### Request
In the passage on Tyler and Texas annexation, whom did Tyler appoint as his new secretary of state after Upshur's death?

Source passage start

As a nationalist, Tyler worried about Sam Houston’s dalliances with the Mexicans and especially with the British. So he sent Abel P. Upshur,
his secretary of state, to sound out Houston about a possible annexation treaty in October 1843. However, while Upshur was inspecting a navy vessel, one of its prize guns blew up, destroying a good deal of the ship and Upshur as well. Tyler compounded the accident by appointing John C. Calhoun as his new secretary of state. Calhoun was brilliant, but he was not a diplomat. With a face and ideology seemingly chiseled from rock, Calhoun had the appearance of an Old Testament prophet who should not be messed with. Like Tyler, more a Whig by convenience than by conviction, Calhoun had some specific ideas about how the United States should handle the annexation issue.
For Calhoun, annexation made sense only as a measure to save slavery from destruction. History and prevailing wisdom dictated that the institution, like a vampire, required periodic infusions of fresh blood—territory—to survive. Cotton cultivation depleted the soil. The abundance of fertile land lulled planters into a security that abjured principles of conservation. The slave population, which, despite the closure of the overseas slave trade, increased twofold during the first half of the nineteenth century, would soon overrun the white population. Too many slaves on too little land raised security concerns and could ruin the value of a planter’s investment, eventually destroying the institution itself.

Source passage end
Data start

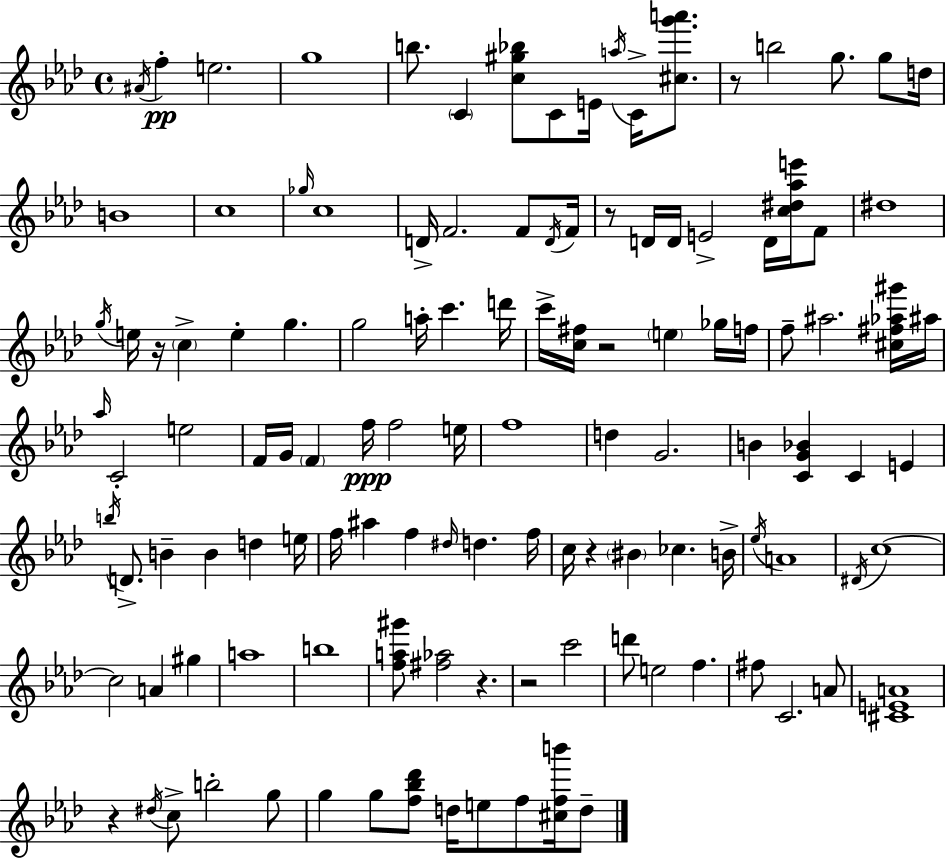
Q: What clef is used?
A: treble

Data end

### Response to this exercise
John C. Calhoun